Exercise requirements:
Rewrite the records in full, switching each "white lampshade" to "cream lampshade" and leaving everything else unchanged.

Begin Material supplied

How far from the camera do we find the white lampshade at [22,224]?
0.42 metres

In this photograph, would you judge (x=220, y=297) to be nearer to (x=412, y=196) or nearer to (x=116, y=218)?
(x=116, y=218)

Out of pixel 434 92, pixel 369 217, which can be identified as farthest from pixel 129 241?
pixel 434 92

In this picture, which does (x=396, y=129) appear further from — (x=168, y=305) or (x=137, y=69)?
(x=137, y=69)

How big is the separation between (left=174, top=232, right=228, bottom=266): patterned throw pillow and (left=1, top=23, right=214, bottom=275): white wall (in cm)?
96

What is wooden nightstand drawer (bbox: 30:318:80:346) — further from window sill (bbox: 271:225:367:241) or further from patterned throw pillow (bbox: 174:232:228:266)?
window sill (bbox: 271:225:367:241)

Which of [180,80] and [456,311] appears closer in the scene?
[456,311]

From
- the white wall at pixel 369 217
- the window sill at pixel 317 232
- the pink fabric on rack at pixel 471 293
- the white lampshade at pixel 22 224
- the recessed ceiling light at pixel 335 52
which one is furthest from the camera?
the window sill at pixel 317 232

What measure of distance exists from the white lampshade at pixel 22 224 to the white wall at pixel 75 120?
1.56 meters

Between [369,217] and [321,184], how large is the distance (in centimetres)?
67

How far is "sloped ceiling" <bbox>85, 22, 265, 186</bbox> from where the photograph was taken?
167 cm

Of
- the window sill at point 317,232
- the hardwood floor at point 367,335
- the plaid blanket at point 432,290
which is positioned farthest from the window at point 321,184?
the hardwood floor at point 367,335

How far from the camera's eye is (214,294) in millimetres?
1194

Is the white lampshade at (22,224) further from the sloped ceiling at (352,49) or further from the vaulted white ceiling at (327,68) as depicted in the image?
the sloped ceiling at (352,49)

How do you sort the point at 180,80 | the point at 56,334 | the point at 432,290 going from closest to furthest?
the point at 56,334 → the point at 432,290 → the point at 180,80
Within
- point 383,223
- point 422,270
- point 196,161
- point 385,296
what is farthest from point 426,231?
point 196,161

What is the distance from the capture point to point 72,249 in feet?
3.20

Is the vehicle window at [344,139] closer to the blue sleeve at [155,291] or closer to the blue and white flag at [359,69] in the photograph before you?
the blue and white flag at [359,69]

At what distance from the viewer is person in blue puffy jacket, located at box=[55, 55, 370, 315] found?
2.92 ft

End Material supplied

Response to this exercise:
How far from the camera do we find the cream lampshade at [22,224]?
0.42 metres

In this photograph, would you judge (x=220, y=297) to be nearer to (x=412, y=196) or nearer to (x=116, y=218)?
(x=116, y=218)

Out of pixel 434 92, pixel 369 217, which can be identified as farthest from pixel 129 241?
pixel 434 92

In this picture, which does (x=396, y=129) appear further from — (x=168, y=305) or (x=137, y=69)?
(x=137, y=69)

How big is the separation between (left=174, top=232, right=228, bottom=266): patterned throw pillow and (left=1, top=23, right=214, bottom=275): white wall (in cm)?
96

What is wooden nightstand drawer (bbox: 30:318:80:346) — further from window sill (bbox: 271:225:367:241) or further from patterned throw pillow (bbox: 174:232:228:266)?
window sill (bbox: 271:225:367:241)

Which of [180,80] and [456,311] appears closer in the scene?
[456,311]

From
- the white wall at pixel 369 217
- the window sill at pixel 317 232
- the pink fabric on rack at pixel 471 293
- the cream lampshade at pixel 22 224
- the recessed ceiling light at pixel 335 52
which one is furthest from the camera?
the window sill at pixel 317 232

What measure of distance exists from the cream lampshade at pixel 22 224 to the white wall at pixel 75 120?
1.56 meters

Between [369,217] and [321,184], how large is the distance (in centimetres)?
67

How far is "sloped ceiling" <bbox>85, 22, 265, 186</bbox> from where the photograph was taken?
167 cm

Of
- the window sill at point 317,232
- the hardwood floor at point 367,335
- the plaid blanket at point 432,290
which is positioned farthest from the window at point 321,184?
the hardwood floor at point 367,335

How far from the camera's eye is (214,294) in millimetres?
1194

Is the cream lampshade at (22,224) further from the sloped ceiling at (352,49) or further from the vaulted white ceiling at (327,68) as depicted in the image?
the sloped ceiling at (352,49)

How do you sort the point at 180,80 | the point at 56,334 | the point at 432,290 going from closest to furthest?
the point at 56,334 → the point at 432,290 → the point at 180,80
Within
- point 383,223
- point 422,270
- point 196,161
- point 385,296
what is farthest from point 426,231?
point 196,161

What is the distance from the capture point to point 72,249 in feet?
3.20

Is the vehicle window at [344,139] closer to the blue sleeve at [155,291] or closer to the blue and white flag at [359,69] in the photograph before you?
the blue and white flag at [359,69]

At what distance from the viewer is person in blue puffy jacket, located at box=[55, 55, 370, 315] found?
2.92 ft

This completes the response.